EXPLORE THE MATERIAL »
1. According to the passage on Jesus's metaphorical language, what stands today on the northern slopes of Gehenna?
2. Using the passage on Jesus's metaphorical language, explain why the writer is confident that Jesus did not want his disciples to cut off the hands and legs of wrongdoers.
3. Carry the passage on Jesus's metaphorical language forward from its final sentence.

EXTRACT »
•••
Metaphorical language

Jesus uses scary imagery to make the point that we should not build fences around who is in and who is out, that can cause difficulties for others (and if your eye causes you to stumble, tear it out; it is better for you to enter the kingdom of God with one eye than to have two eyes and to be thrown into hell, where their worm never dies, and the fire is never quenched). The powerfully symbolic language forbids the erection of rigid social boundaries around the community of faith. I have every confidence that Jesus did not mean for his disciples to amputate the legs and hands of wrong doers. The aphorisms Jesus uses are poetic and metaphoric and not meant to be taken literally. The image of hell is precisely that, an image, a metaphor and not meant to be taken literally. What we call hell the Bible calls Gehennem in Arabic and Hebrew, the Valley of Hinnom. Today on the Northern slopes of Gehenna are gentrified townhouses for the rich, cinemas and a concert hall. In the time of Jesus, the Valley of Hinnom was remembered as the place where children were willingly sacrificed by their parents to the god Molech. A valley outside the Jerusalem’s walls, Gehennem was the rubbish dump, a place of constantly burning trash fires, and in some places untreated sewerage. Strong imagery for an assertive teaching on welcoming outsiders: not offering a welcome to outsiders is like living in a rubbish head.
•••
SOURCE DATA »
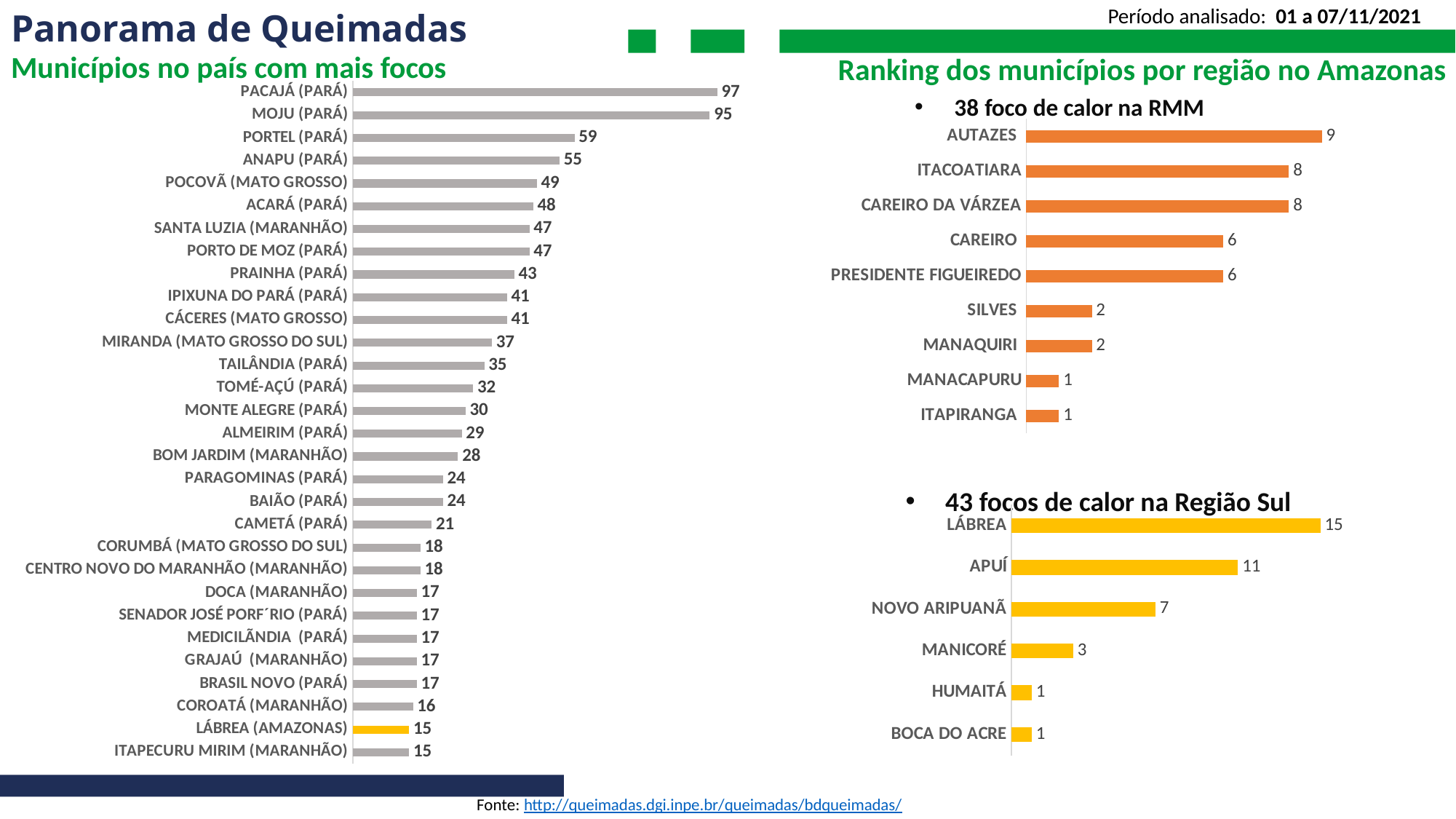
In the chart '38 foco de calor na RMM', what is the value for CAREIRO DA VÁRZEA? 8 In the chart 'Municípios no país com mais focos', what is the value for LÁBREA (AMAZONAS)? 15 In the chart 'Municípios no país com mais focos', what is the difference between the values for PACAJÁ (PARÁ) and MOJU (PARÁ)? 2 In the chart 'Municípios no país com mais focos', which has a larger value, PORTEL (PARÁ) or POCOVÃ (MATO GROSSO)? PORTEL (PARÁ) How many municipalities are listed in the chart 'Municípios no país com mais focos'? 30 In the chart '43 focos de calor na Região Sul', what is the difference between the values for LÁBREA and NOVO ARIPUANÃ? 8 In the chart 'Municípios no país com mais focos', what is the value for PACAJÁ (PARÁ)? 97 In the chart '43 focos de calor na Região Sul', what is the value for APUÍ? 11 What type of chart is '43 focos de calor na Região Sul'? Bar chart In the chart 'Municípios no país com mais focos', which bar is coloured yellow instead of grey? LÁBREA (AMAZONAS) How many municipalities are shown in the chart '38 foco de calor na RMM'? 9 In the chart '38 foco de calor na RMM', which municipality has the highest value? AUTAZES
•••
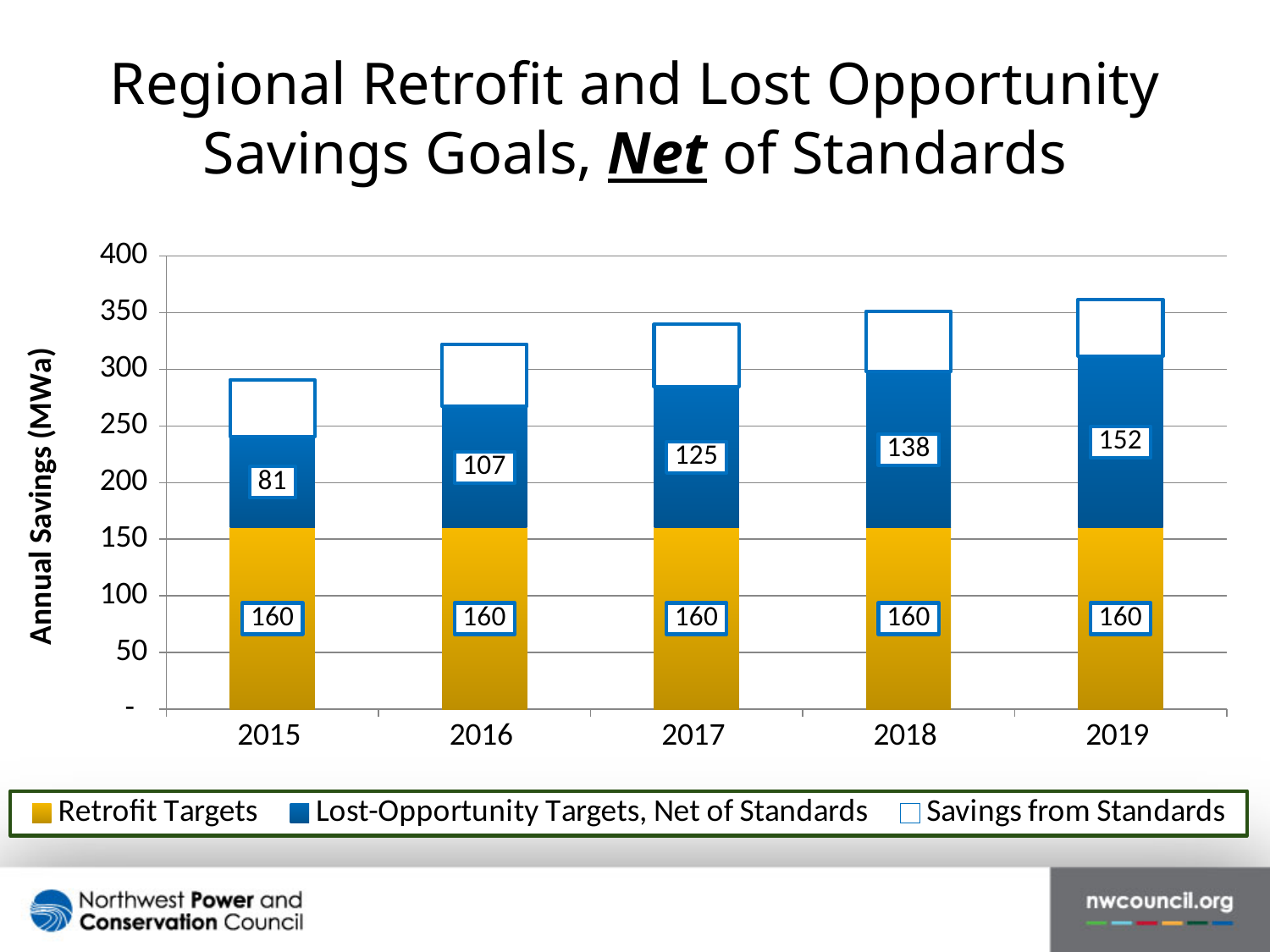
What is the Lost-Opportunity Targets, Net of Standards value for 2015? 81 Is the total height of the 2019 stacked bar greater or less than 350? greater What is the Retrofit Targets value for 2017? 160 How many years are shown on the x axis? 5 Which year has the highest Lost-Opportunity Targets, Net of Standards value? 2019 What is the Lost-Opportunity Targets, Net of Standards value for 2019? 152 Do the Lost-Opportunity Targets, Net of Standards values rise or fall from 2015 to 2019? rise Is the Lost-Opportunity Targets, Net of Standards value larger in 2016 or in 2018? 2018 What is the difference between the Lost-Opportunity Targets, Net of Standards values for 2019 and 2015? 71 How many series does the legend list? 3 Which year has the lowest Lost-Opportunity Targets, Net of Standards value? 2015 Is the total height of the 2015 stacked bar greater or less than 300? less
•••
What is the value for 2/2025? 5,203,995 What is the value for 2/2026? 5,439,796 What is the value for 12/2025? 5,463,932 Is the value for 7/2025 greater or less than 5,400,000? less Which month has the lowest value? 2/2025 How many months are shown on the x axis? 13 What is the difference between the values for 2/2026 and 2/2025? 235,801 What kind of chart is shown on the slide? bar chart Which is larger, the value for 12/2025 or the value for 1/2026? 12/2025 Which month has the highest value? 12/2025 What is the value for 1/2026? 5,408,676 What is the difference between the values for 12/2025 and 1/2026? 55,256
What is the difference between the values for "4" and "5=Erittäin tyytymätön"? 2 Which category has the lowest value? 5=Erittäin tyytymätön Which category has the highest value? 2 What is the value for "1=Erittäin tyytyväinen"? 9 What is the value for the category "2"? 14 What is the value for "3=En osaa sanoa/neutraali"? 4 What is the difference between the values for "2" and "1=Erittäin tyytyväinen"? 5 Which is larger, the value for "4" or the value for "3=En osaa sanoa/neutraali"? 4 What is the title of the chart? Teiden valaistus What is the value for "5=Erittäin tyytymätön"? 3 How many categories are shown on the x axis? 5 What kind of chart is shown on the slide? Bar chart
•••
RESULTS BY TASK »
1. Gentrified townhouses for the rich, cinemas and a concert hall.

2. The sayings Jesus uses are poetic and metaphoric, so they are not meant to be taken literally. Their symbolic language is meant to forbid rigid social boundaries around the community of faith.

3.
Interpreting the metaphors

How do we best interpret the strong imagery and metaphors Jesus uses? My reflection is that Jesus is saying that evil or hell is not out there or over there. Evil, sin, corruption is not in those people in the out group. Corruption is here, within, in the in group. In fact, corruption is as close as your eye, as close as your hand and closer than your feet. Your greatest enemy is not over there, out there. Your greatest enemy is here, in here. Don’t try to change ‘those’ people ‘over there’.  Focus on your issues, focus on your ‘stuff’.  Let the salt and fire purify you. Often good comes from the outside and betrayal from the inside

Concluding image

This week the fence around the Alstonville Anglicans Church came down. This is because we are building a vegetable garden for the community on our verge. I come from South Johannesburg where we know about fences and walls. Fences are a minimum of 2.5m high and topped up with barbs and electric wires. Some even have security cameras and distress alarms. The little picket fence around St Bartholomew’s is about 40cm high – hardly worthy of the term fence. However, I was surprised at how open and inviting the church property now seems. I suspect that it is not only the physical barrier that was dismantled, but God willing, it is symbolic of the breakdown of any psychological, social, invisible and spiritual boundaries too.